> TASK STATEMENT: When you reach a picture, leave it out; output everything else in the records exactly.

> SOURCE INFORMATION:
########
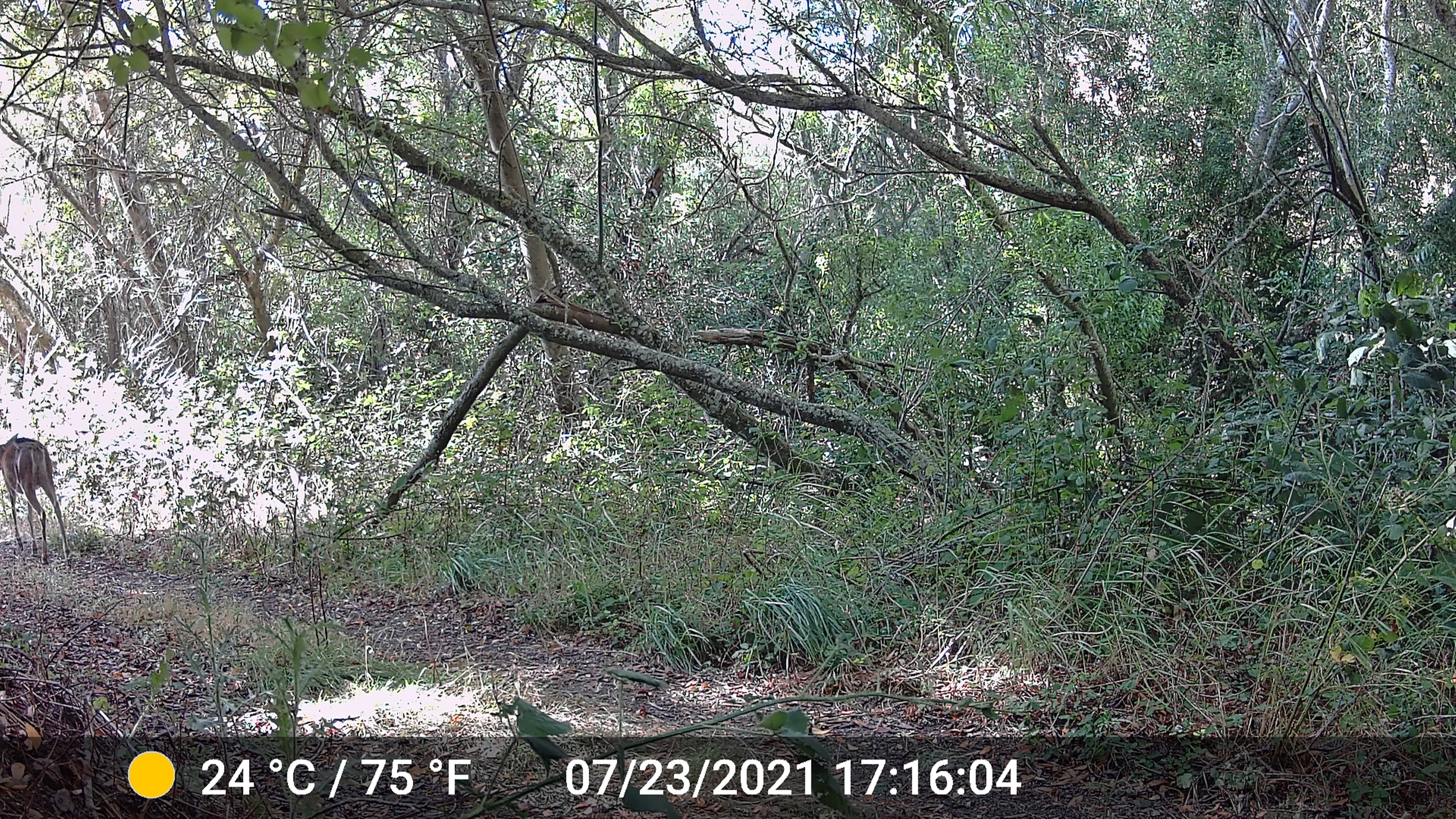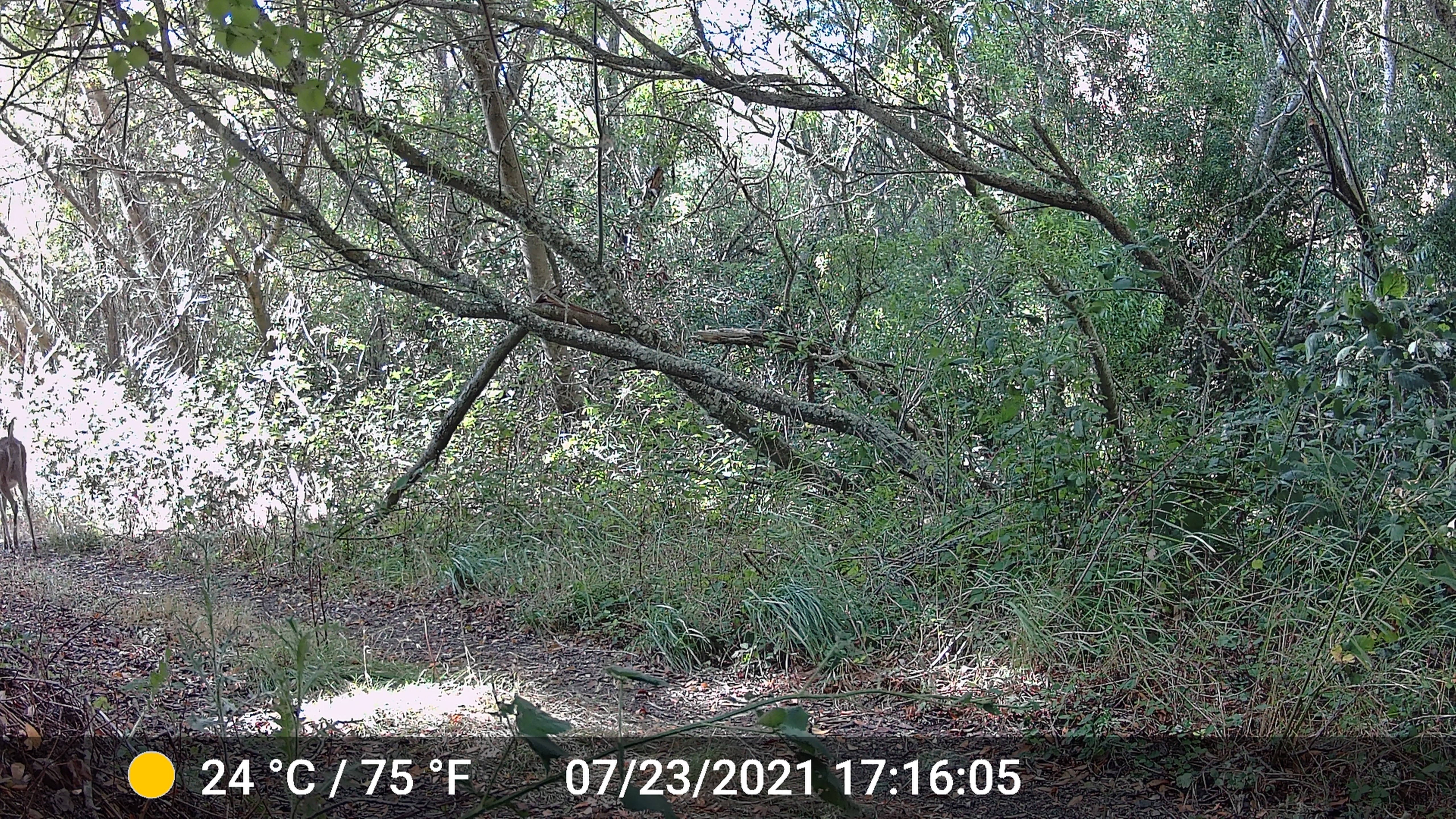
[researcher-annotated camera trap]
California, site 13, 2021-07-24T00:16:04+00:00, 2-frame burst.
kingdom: Animalia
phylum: Chordata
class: Mammalia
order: Artiodactyla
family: Cervidae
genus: Odocoileus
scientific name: Odocoileus hemionus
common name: mule deer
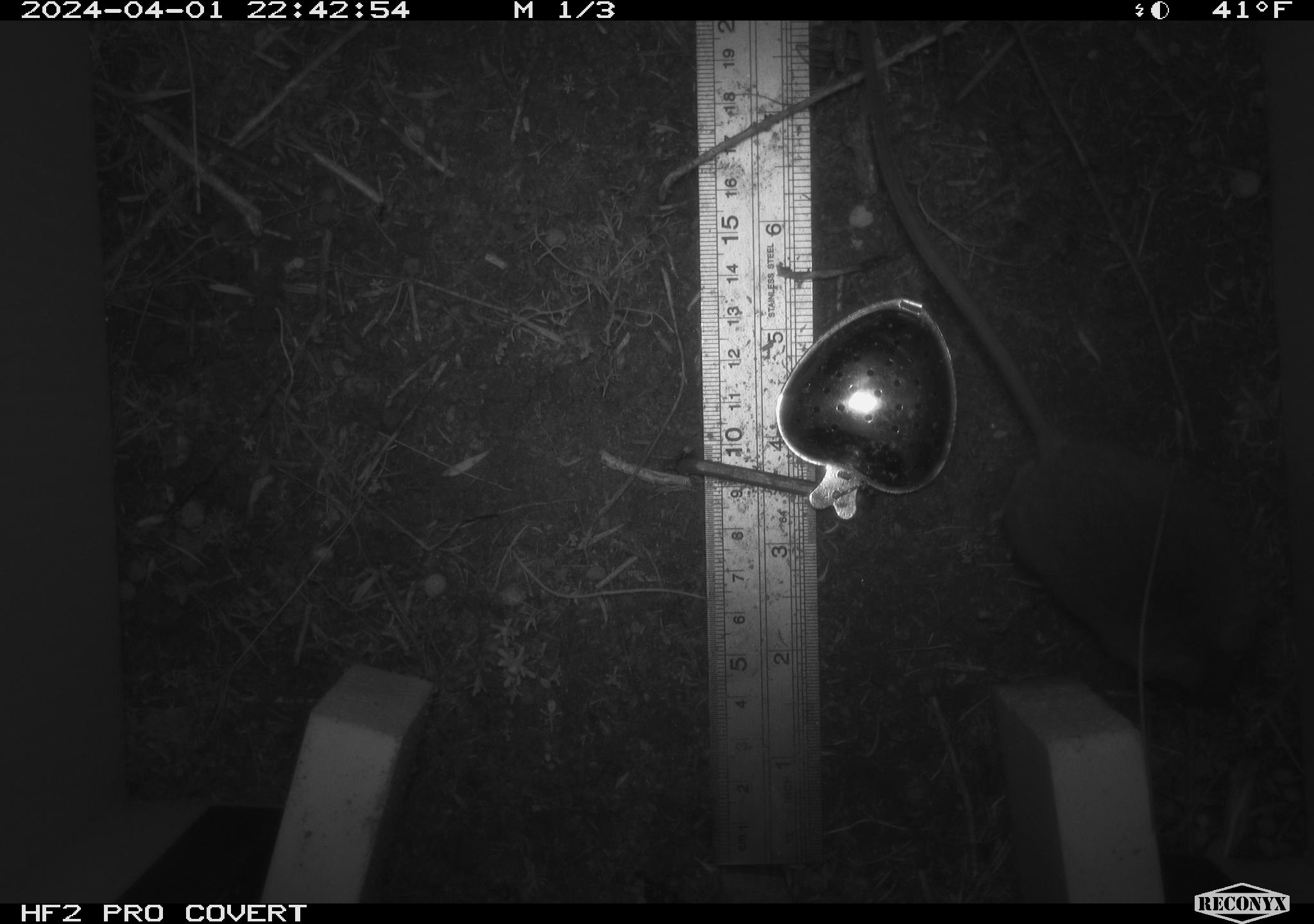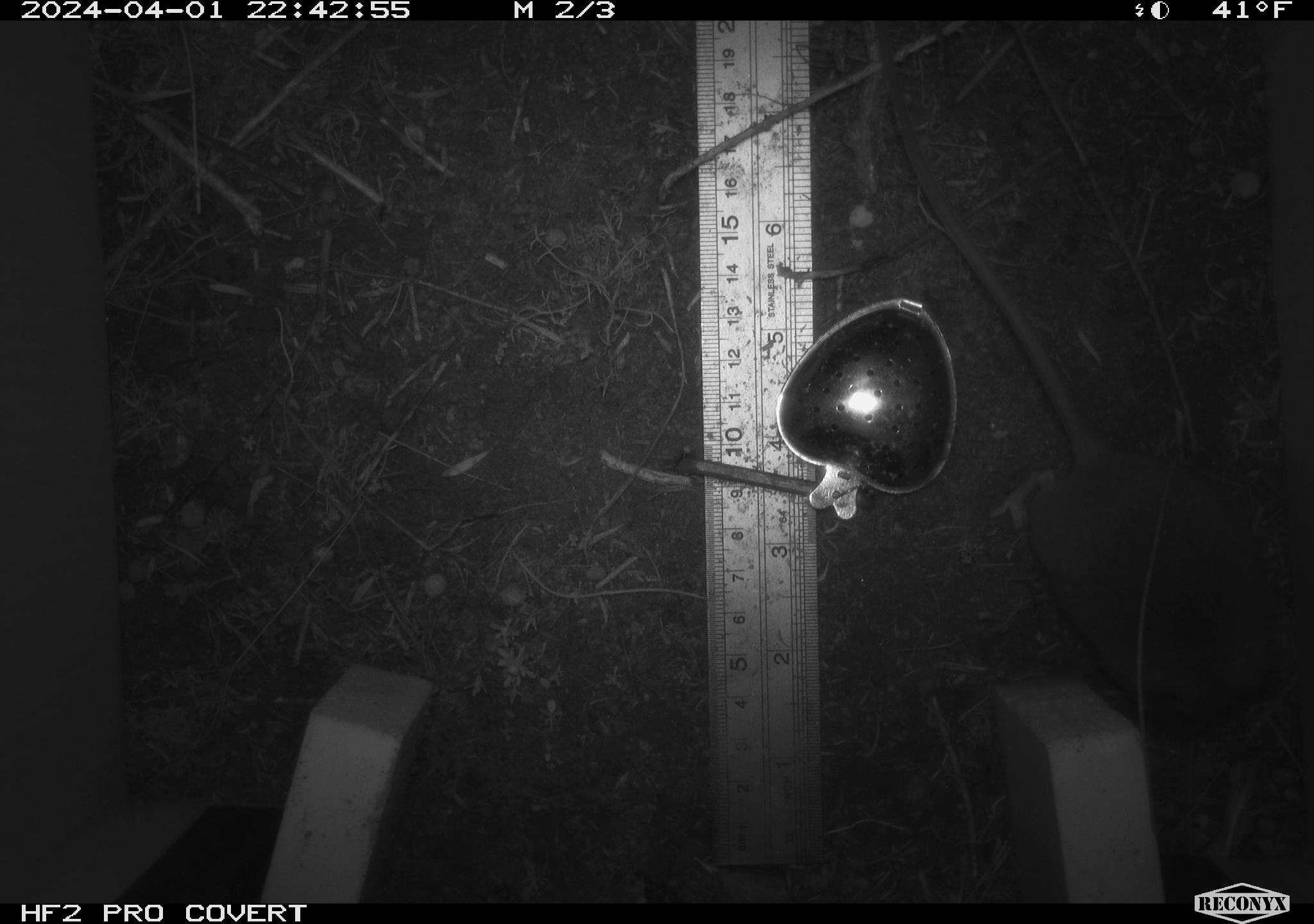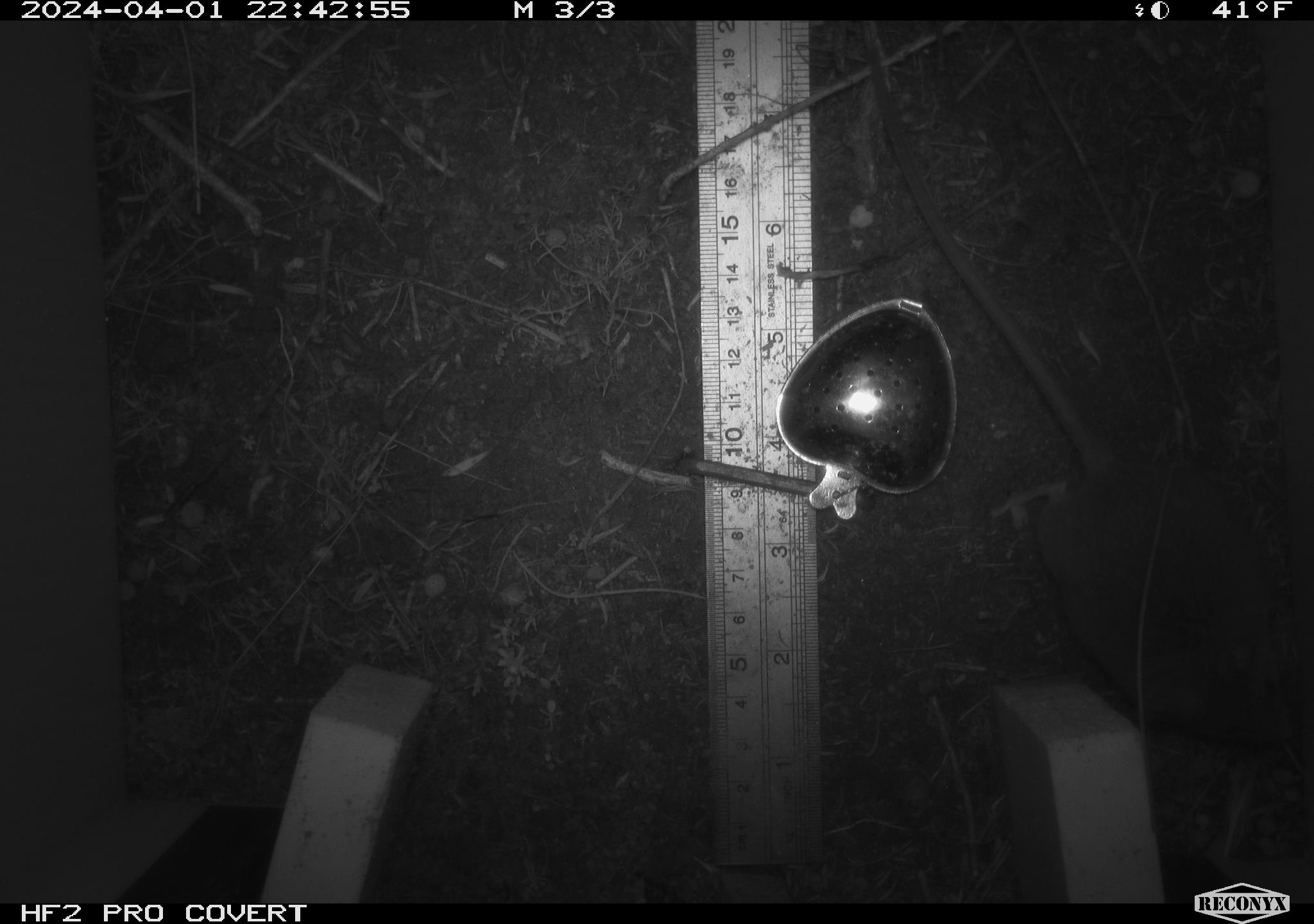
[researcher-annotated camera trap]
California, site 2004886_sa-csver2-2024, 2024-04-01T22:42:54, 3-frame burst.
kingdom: Animalia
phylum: Chordata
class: Mammalia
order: Rodentia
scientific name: Rodentia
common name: rodent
########
> OUTPUT FOR THIS EXERCISE:
[researcher-annotated camera trap]
California, site 13, 2021-07-24T00:16:04+00:00, 2-frame burst.
kingdom: Animalia
phylum: Chordata
class: Mammalia
order: Artiodactyla
family: Cervidae
genus: Odocoileus
scientific name: Odocoileus hemionus
common name: mule deer
[researcher-annotated camera trap]
California, site 2004886_sa-csver2-2024, 2024-04-01T22:42:54, 3-frame burst.
kingdom: Animalia
phylum: Chordata
class: Mammalia
order: Rodentia
scientific name: Rodentia
common name: rodent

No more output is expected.